Ipamorelin is a synthetic pentapeptide GHRP and selective agonist of the ghrelin receptor (GHS-R1a). It was developed by Novo Nordisk in the 1990s and characterised in early clinical programs before being discontinued from pharmaceutical development. Its defining research characteristic is high selectivity: unlike earlier-generation GHRPs, peer-reviewed pharmacology studies show minimal concomitant elevation of cortisol, prolactin, or ACTH at GH-stimulating doses.

Sermorelin

Sermorelin is a synthetic peptide corresponding to the first 29 amino acids of endogenous GHRH (GHRH(1-29)).
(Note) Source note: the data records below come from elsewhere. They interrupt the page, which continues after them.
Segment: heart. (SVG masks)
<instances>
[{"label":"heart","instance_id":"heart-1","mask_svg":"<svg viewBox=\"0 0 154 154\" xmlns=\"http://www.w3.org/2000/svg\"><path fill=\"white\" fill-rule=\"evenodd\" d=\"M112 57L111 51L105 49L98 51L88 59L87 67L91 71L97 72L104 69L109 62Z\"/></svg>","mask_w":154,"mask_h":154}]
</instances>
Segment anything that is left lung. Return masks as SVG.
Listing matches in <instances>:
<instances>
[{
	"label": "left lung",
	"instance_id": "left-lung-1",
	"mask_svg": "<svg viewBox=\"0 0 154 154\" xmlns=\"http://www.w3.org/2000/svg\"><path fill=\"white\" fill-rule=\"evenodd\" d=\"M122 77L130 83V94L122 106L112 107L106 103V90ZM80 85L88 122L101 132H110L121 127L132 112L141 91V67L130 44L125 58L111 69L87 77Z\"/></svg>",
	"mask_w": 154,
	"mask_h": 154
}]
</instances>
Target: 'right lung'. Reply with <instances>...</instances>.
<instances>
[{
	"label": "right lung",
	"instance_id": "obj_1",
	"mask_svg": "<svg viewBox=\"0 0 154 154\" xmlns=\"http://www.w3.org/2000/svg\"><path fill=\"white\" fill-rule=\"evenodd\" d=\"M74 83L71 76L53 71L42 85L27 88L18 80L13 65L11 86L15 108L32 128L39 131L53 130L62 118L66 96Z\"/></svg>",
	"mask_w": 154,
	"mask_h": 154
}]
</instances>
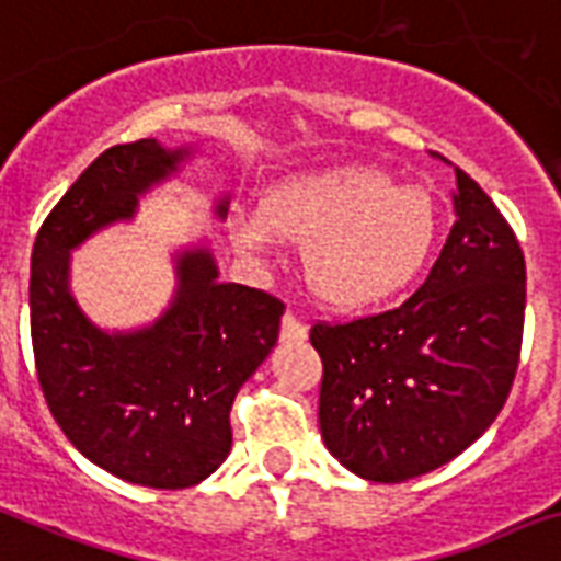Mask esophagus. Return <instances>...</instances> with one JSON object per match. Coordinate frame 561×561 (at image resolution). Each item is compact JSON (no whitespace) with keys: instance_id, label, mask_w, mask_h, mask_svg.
Segmentation results:
<instances>
[{"instance_id":"obj_1","label":"esophagus","mask_w":561,"mask_h":561,"mask_svg":"<svg viewBox=\"0 0 561 561\" xmlns=\"http://www.w3.org/2000/svg\"><path fill=\"white\" fill-rule=\"evenodd\" d=\"M304 339H307V324L298 321L295 316H284V321H280V342L293 344L304 342Z\"/></svg>"}]
</instances>
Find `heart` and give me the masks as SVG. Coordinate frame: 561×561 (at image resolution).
Instances as JSON below:
<instances>
[{"label": "heart", "instance_id": "b5f03b06", "mask_svg": "<svg viewBox=\"0 0 561 561\" xmlns=\"http://www.w3.org/2000/svg\"><path fill=\"white\" fill-rule=\"evenodd\" d=\"M437 205L423 187L393 185L367 164H333L277 179L263 214L237 219L234 240L266 254L277 237L307 243L304 277L318 301L356 312L414 284L437 243Z\"/></svg>", "mask_w": 561, "mask_h": 561}]
</instances>
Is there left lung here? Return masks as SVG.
<instances>
[{"label": "left lung", "instance_id": "obj_1", "mask_svg": "<svg viewBox=\"0 0 561 561\" xmlns=\"http://www.w3.org/2000/svg\"><path fill=\"white\" fill-rule=\"evenodd\" d=\"M455 226L402 307L316 324L324 362L318 423L344 469L400 483L481 437L513 388L524 330V254L481 185L455 170Z\"/></svg>", "mask_w": 561, "mask_h": 561}]
</instances>
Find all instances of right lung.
I'll use <instances>...</instances> for the list:
<instances>
[{
	"label": "right lung",
	"mask_w": 561,
	"mask_h": 561,
	"mask_svg": "<svg viewBox=\"0 0 561 561\" xmlns=\"http://www.w3.org/2000/svg\"><path fill=\"white\" fill-rule=\"evenodd\" d=\"M194 150L156 138L110 147L54 205L31 252V342L54 420L83 458L153 490L196 486L228 458V411L275 347L284 304L222 284L210 245L194 243L173 252L176 289L156 321L106 330L71 293V252L129 222ZM226 214L222 194L214 217Z\"/></svg>",
	"instance_id": "right-lung-1"
}]
</instances>
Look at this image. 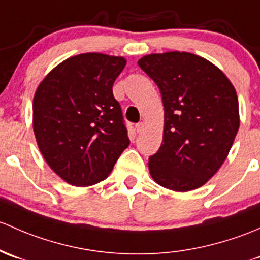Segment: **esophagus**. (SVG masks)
I'll list each match as a JSON object with an SVG mask.
<instances>
[{"instance_id":"obj_1","label":"esophagus","mask_w":260,"mask_h":260,"mask_svg":"<svg viewBox=\"0 0 260 260\" xmlns=\"http://www.w3.org/2000/svg\"><path fill=\"white\" fill-rule=\"evenodd\" d=\"M144 129H145V124H144V122H139V124L135 125L136 133H141Z\"/></svg>"}]
</instances>
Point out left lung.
Wrapping results in <instances>:
<instances>
[{
	"label": "left lung",
	"instance_id": "1",
	"mask_svg": "<svg viewBox=\"0 0 260 260\" xmlns=\"http://www.w3.org/2000/svg\"><path fill=\"white\" fill-rule=\"evenodd\" d=\"M164 105V135L149 157L159 185L189 191L204 185L225 161L239 129V104L228 77L189 52L152 53L139 60Z\"/></svg>",
	"mask_w": 260,
	"mask_h": 260
}]
</instances>
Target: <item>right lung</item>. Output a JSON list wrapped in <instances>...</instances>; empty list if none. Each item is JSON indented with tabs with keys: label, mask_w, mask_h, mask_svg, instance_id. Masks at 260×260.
Masks as SVG:
<instances>
[{
	"label": "right lung",
	"mask_w": 260,
	"mask_h": 260,
	"mask_svg": "<svg viewBox=\"0 0 260 260\" xmlns=\"http://www.w3.org/2000/svg\"><path fill=\"white\" fill-rule=\"evenodd\" d=\"M124 57L81 53L56 66L34 98V131L50 168L66 183L89 186L109 176L129 146L112 85Z\"/></svg>",
	"instance_id": "obj_1"
}]
</instances>
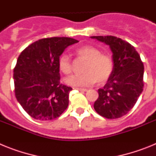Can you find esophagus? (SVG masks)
<instances>
[{"instance_id":"obj_1","label":"esophagus","mask_w":156,"mask_h":156,"mask_svg":"<svg viewBox=\"0 0 156 156\" xmlns=\"http://www.w3.org/2000/svg\"><path fill=\"white\" fill-rule=\"evenodd\" d=\"M74 89L78 90H80V91H87L86 88H80V87H74Z\"/></svg>"}]
</instances>
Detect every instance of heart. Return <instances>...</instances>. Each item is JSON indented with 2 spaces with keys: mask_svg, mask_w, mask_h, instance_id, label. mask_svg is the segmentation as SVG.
I'll use <instances>...</instances> for the list:
<instances>
[{
  "mask_svg": "<svg viewBox=\"0 0 156 156\" xmlns=\"http://www.w3.org/2000/svg\"><path fill=\"white\" fill-rule=\"evenodd\" d=\"M76 54L80 58L86 61L81 75H73L66 79V83L72 87H87L96 81L104 83L110 78L114 69V62L108 54L101 53L99 48L92 45H83L76 49ZM59 70L69 75L73 71V64L69 56L62 54L58 60Z\"/></svg>",
  "mask_w": 156,
  "mask_h": 156,
  "instance_id": "1",
  "label": "heart"
}]
</instances>
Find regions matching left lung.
Returning a JSON list of instances; mask_svg holds the SVG:
<instances>
[{
  "label": "left lung",
  "mask_w": 156,
  "mask_h": 156,
  "mask_svg": "<svg viewBox=\"0 0 156 156\" xmlns=\"http://www.w3.org/2000/svg\"><path fill=\"white\" fill-rule=\"evenodd\" d=\"M109 45L114 62L112 74L103 88L94 108L101 116L118 119L133 108L144 88V65L140 55L129 43L113 36L91 37Z\"/></svg>",
  "instance_id": "left-lung-1"
}]
</instances>
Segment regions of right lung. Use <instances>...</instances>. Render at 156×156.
Instances as JSON below:
<instances>
[{"mask_svg":"<svg viewBox=\"0 0 156 156\" xmlns=\"http://www.w3.org/2000/svg\"><path fill=\"white\" fill-rule=\"evenodd\" d=\"M77 42L70 37L43 38L25 48L18 58L13 73L15 94L34 119L52 120L68 107L72 87L60 83L58 60L67 47Z\"/></svg>","mask_w":156,"mask_h":156,"instance_id":"right-lung-1","label":"right lung"}]
</instances>
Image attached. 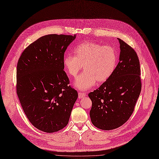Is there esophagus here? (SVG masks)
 <instances>
[{"label": "esophagus", "instance_id": "1", "mask_svg": "<svg viewBox=\"0 0 159 159\" xmlns=\"http://www.w3.org/2000/svg\"><path fill=\"white\" fill-rule=\"evenodd\" d=\"M85 95H86V94H85V93H83V92H78V97H79V99L83 98V97H84Z\"/></svg>", "mask_w": 159, "mask_h": 159}]
</instances>
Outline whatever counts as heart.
<instances>
[{
	"mask_svg": "<svg viewBox=\"0 0 159 159\" xmlns=\"http://www.w3.org/2000/svg\"><path fill=\"white\" fill-rule=\"evenodd\" d=\"M75 56L66 55L64 66L67 74L76 77L84 66V71L75 81L76 87L88 90L98 83L106 82L114 73L118 64L116 49L109 45L95 42H84L76 48Z\"/></svg>",
	"mask_w": 159,
	"mask_h": 159,
	"instance_id": "1",
	"label": "heart"
}]
</instances>
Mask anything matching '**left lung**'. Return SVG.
Instances as JSON below:
<instances>
[{
  "label": "left lung",
  "mask_w": 159,
  "mask_h": 159,
  "mask_svg": "<svg viewBox=\"0 0 159 159\" xmlns=\"http://www.w3.org/2000/svg\"><path fill=\"white\" fill-rule=\"evenodd\" d=\"M119 62L111 76L89 93L92 105L90 116L93 125L102 130L116 129L129 119L141 90L139 60L135 50L118 38Z\"/></svg>",
  "instance_id": "1"
}]
</instances>
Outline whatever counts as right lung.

It was formerly FDA-approved as Geref for pediatric GH deficiency diagnosis and treatment before being voluntarily withdrawn from the market by the manufacturer in 2008. It retains a US compounding pharmacy pathway, which sets it apart from most other peptides in this guide from a regulatory standpoint.

IGF-1 LR3

IGF-1 LR3 (Long R3 IGF-1) is a recombinant analog of human insulin-like growth factor 1. It incorporates an N-terminal 13-amino acid extension and an Arg3 substitution that collectively reduce binding affinity to IGF-binding proteins (IGFBPs) by approximately 1000-fold relative to native IGF-1. This reduces sequestration in the circulation, extending the half-life from under 10 minutes (native IGF-1) to an estimated 20-30 hours and increasing bioavailable free-peptide concentration at receptor sites.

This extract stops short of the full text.